(Crawled caption data)
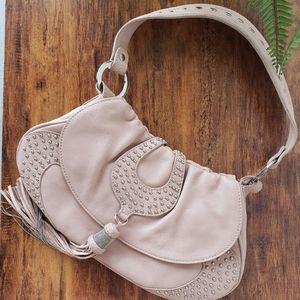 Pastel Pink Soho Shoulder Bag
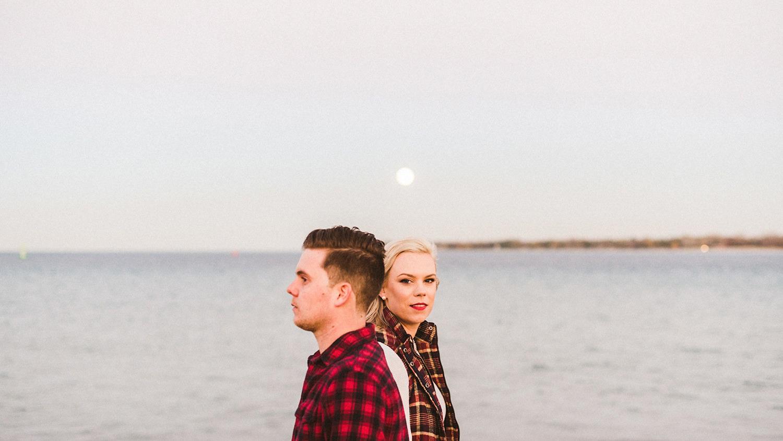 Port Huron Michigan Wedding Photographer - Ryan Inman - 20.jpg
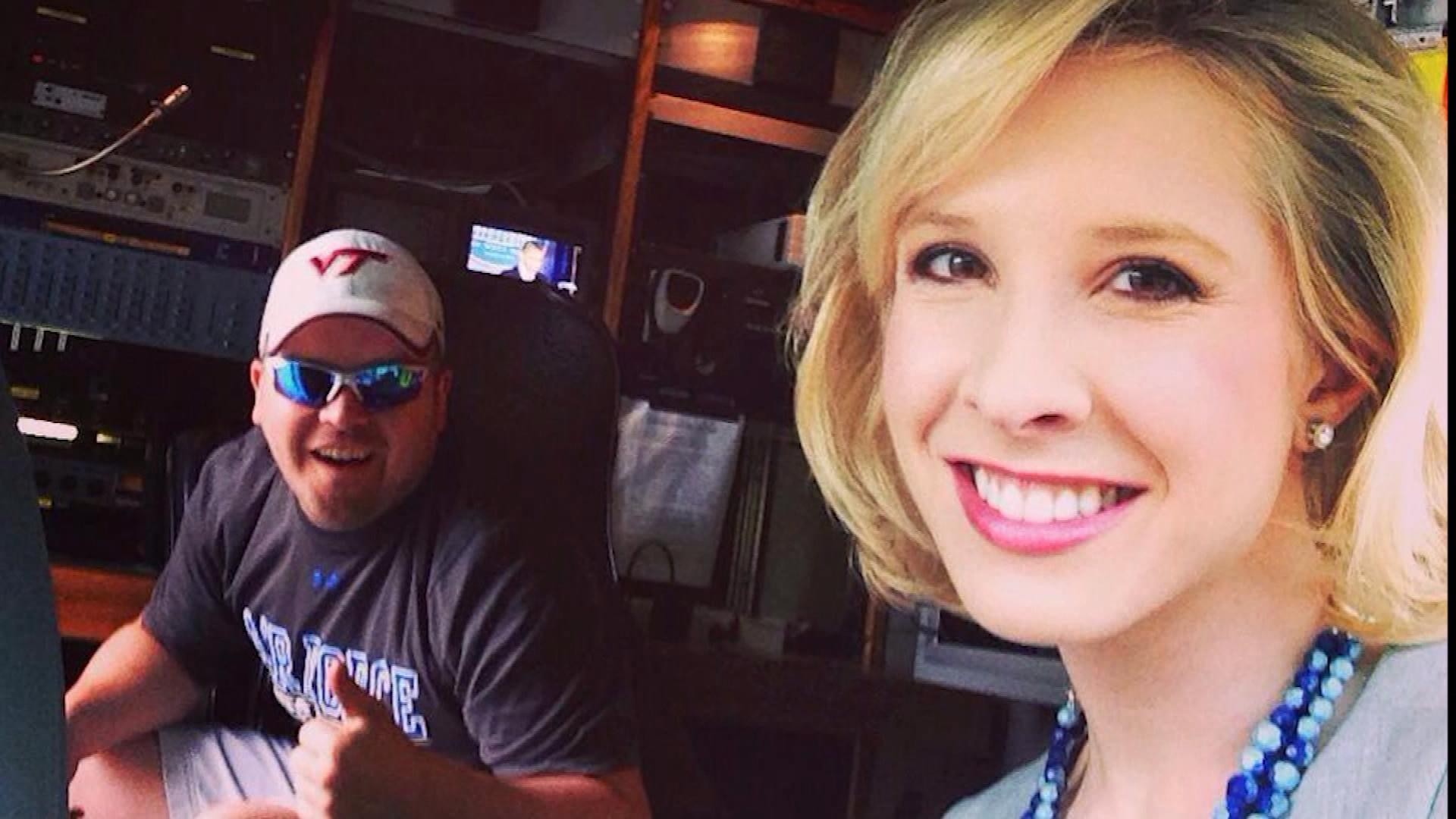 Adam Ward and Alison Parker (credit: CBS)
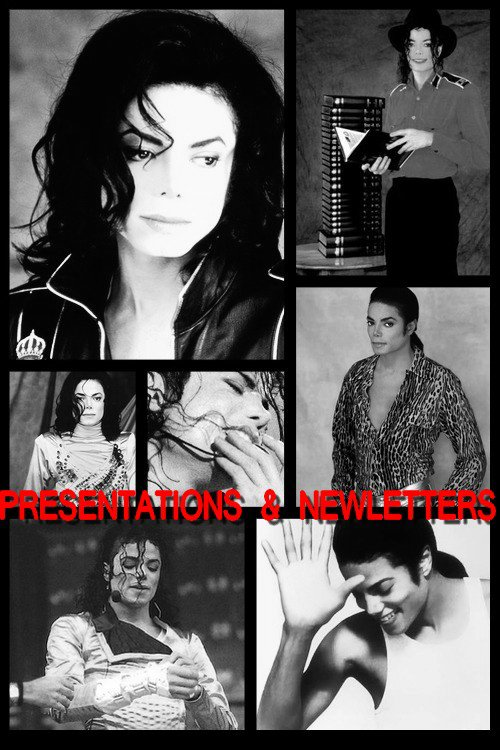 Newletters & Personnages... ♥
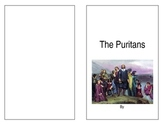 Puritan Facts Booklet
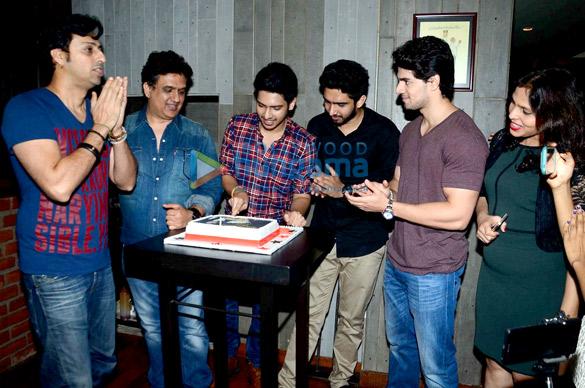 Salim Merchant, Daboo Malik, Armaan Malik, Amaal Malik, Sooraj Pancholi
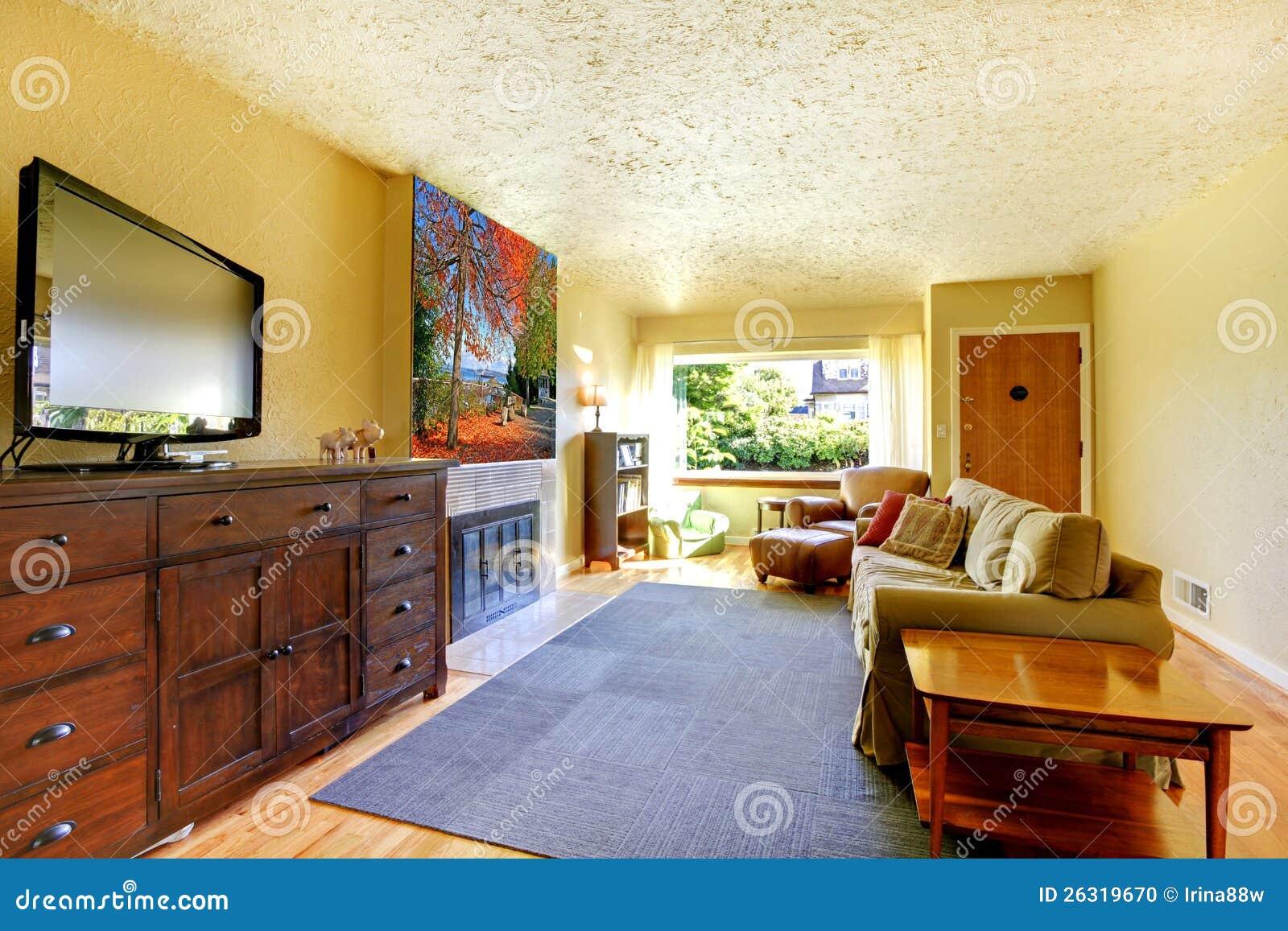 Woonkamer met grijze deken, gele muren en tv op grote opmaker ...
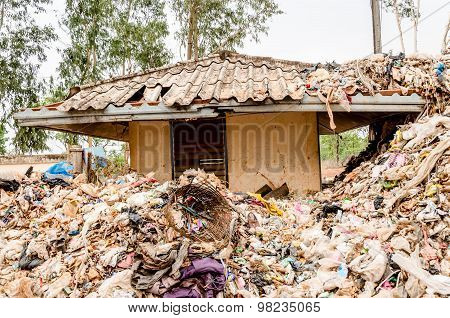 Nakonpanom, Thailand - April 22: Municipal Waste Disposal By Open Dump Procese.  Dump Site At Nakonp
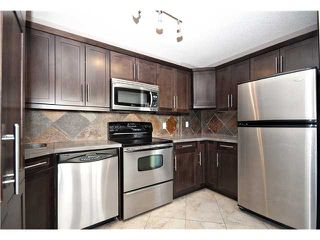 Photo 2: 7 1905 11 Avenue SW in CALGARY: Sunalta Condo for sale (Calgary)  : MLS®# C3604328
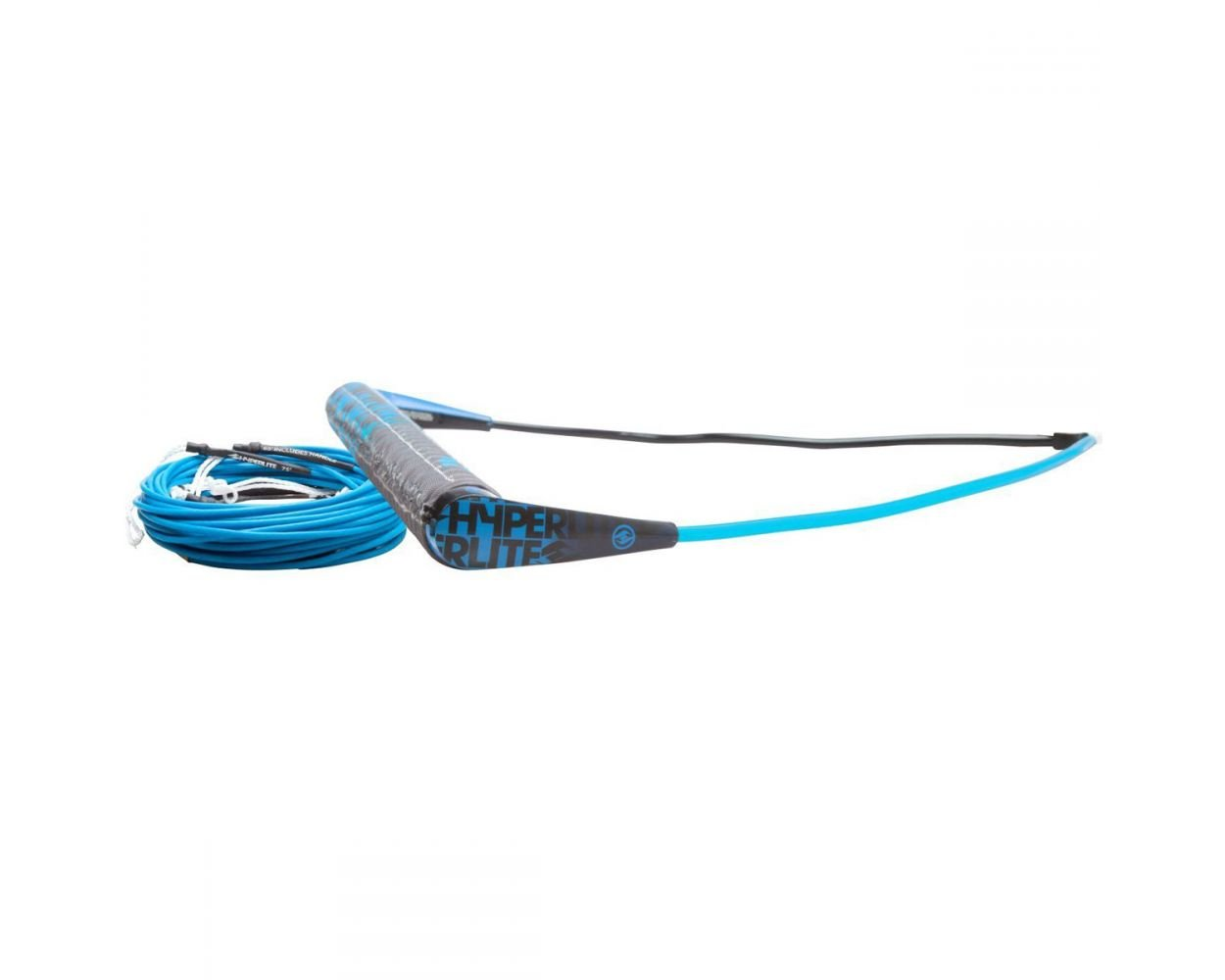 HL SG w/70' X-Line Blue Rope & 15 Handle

(What you are asked to do)
Your answer should be the lines above from the one that contains "Newletters & Personnages... ♥" through the last, set down exactly, with the pictures removed.

(Solution to the exercise)
 Newletters & Personnages... ♥
 Puritan Facts Booklet
 Salim Merchant, Daboo Malik, Armaan Malik, Amaal Malik, Sooraj Pancholi
 Woonkamer met grijze deken, gele muren en tv op grote opmaker ...
 Nakonpanom, Thailand - April 22: Municipal Waste Disposal By Open Dump Procese.  Dump Site At Nakonp
 Photo 2: 7 1905 11 Avenue SW in CALGARY: Sunalta Condo for sale (Calgary)  : MLS®# C3604328
 HL SG w/70' X-Line Blue Rope & 15 Handle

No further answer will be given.